Substance Abuse & Alcohol Addiction: A Hidden Epidemic

Posted: November 1st, 2022

“In September 2018, President Donald Trump declared substance abuse and alcohol addiction an epidemic (Presidential Proclamation on National Substance Abuse Prevention Month, 2018).  In the proclamation, he reported substance abuse is destroying family relationships in family systems.  Even though the number of individuals with substance use disorders (SUD) is staggering, less than 10% of these people receive treatment (Substance Abuse and Mental Health Services Administration [SAMSHA], 2019a)”.  (Coffman and Swank, (2020). P.102)  

One of the populations I am interested in working with are individuals and families suffering from (SUD) issues.  “The primary mission of the social work profession is to enhance human well-being and help meet the basic human needs of all people, with particular attention to the needs and empowerment of people who are vulnerable, oppressed, and living in poverty.”  (NASW Code of Ethics: Preamble, (2017). P.1).  Families suffering from (SUD) issues, and there are many, are incredibly vulnerable.  These families are pushed to the “margins” of society.  They are stigmatized, more often than not, being seen as “criminals”, “weak”, and “hopeless”, just to name a few of the many negative perspectives of society.  Essentially, their very dignity as human beings is lost, leaving them being defined by the disorder they suffer from.  Nobody refers to a person with cancer as a “cancer”, but people with (SUD) are often defined simply as addicts, drunks, and junkies.  Both have a potentially life-threatening disease but are seen in a very different way.   

Social workers are crucially important in helping individuals/families living with (SUD) and their roles are many.  They are advocates, mediators, counselors, and activists just to name a few.  “Today the main purpose of social work remains much the same: to empower people to grow and live healthy, productive, and meaningful lives.  Social workers accomplish this purpose by working directly with people, organizations, and communities, and by acting to change society”. (Cox, Tyson & Long, (2019). p.14).  People with (SUD) and the family system all suffer and need help, plain and simple.

In researching in the Walden Library, I have found that there is an inexhaustible amount of research that has been done in this field.  Scholarly, peer-reviewed articles abound in the study of (SUD) and from a myriad of disciplines/perspectives.  It begs the question for anyone who would argue that (SUD) should not be seen as a priority, both nationally and globally, of why such an incredible amount of research exists if it should not be seen as a priority?  

A social worker, in educating themselves on (SUD) and its devastating effects on a micro, mezzo, and macro level, would be the first place I would start to build my knowledge base.  How can a social worker be truly effective in helping these families if the families’ challenges remain unknown?  
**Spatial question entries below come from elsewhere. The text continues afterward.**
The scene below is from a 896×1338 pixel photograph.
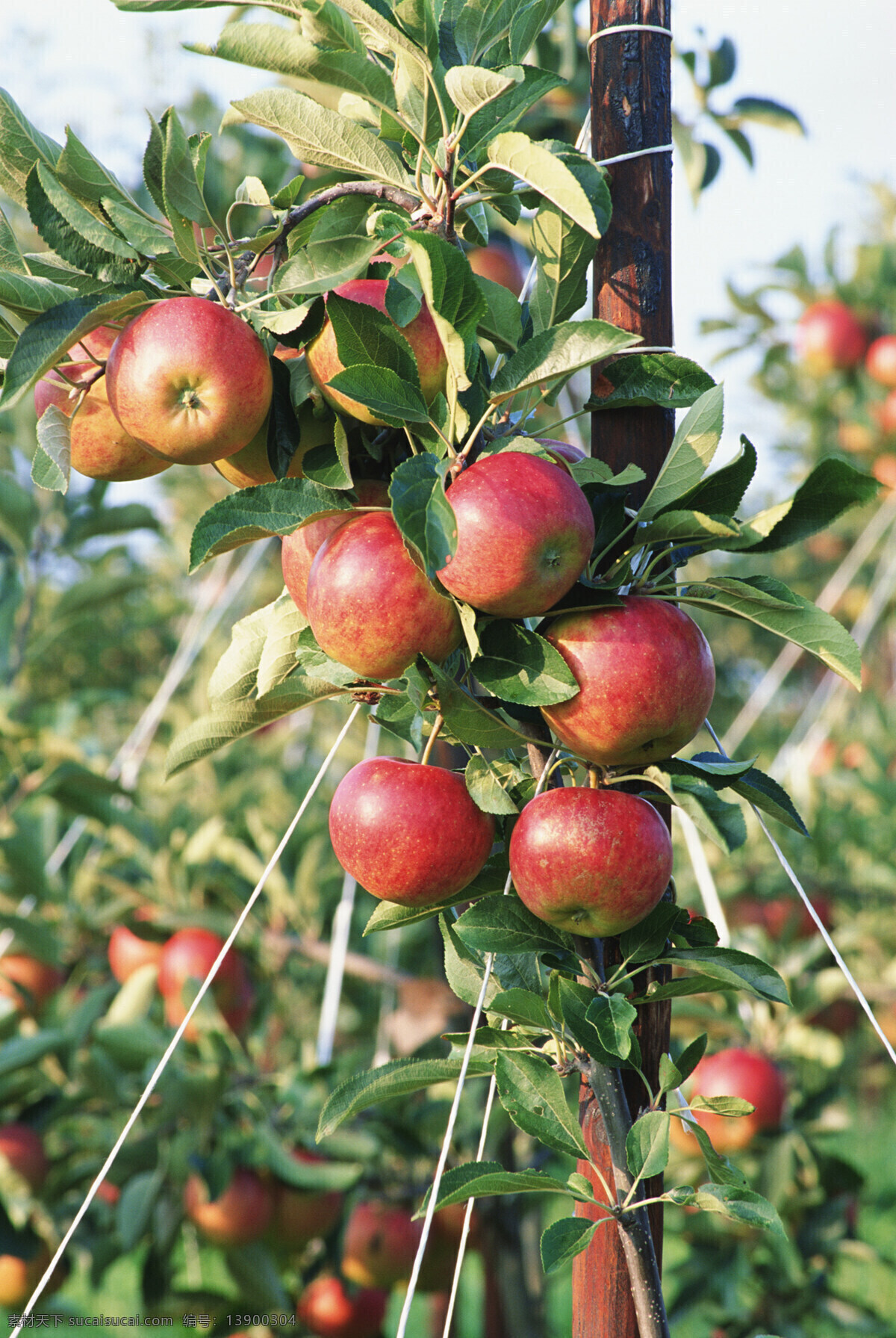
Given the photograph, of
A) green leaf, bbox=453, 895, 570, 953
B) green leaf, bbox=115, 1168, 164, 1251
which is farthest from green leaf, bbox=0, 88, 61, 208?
green leaf, bbox=115, 1168, 164, 1251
Social workers are “generalists”, wearing many “hats”.  In the world of (SUD), a social worker should be prepared with their knowledge and skills in this area, to “wear” all of them.  What I mean by this is that there is a huge “ripple effect” with (SUD) on every level, and a social worker, in my opinion, must be greatly focused on where they want to be the most effective.  Substance Use Disorder itself creates this giant “spider web” of difficulties/issues/challenges that would be far too daunting to take on in totality, which is why I would be focusing primarily on the family/micro/mezzo level.  


Cox, L. E., Tice, C. J., & Long, D. D. (2019). Introduction to Social Work: An Advocacy-Based Profession (2nd ed.). SAGE Publications, Inc.

Coffman, E., and Swank, J., Attachment Styles and the Family Systems of Individuals Affected by Substance Abuse, The Family Journal: Counseling and Therapy for Couples and Families (2021). Vol. 29(1) 102-108. SAGE Publications, Inc. DOI: 10.11771/1066480720934487 

National Association of Social Workers. (2021). Code of Ethics of the National Association of Social Workers.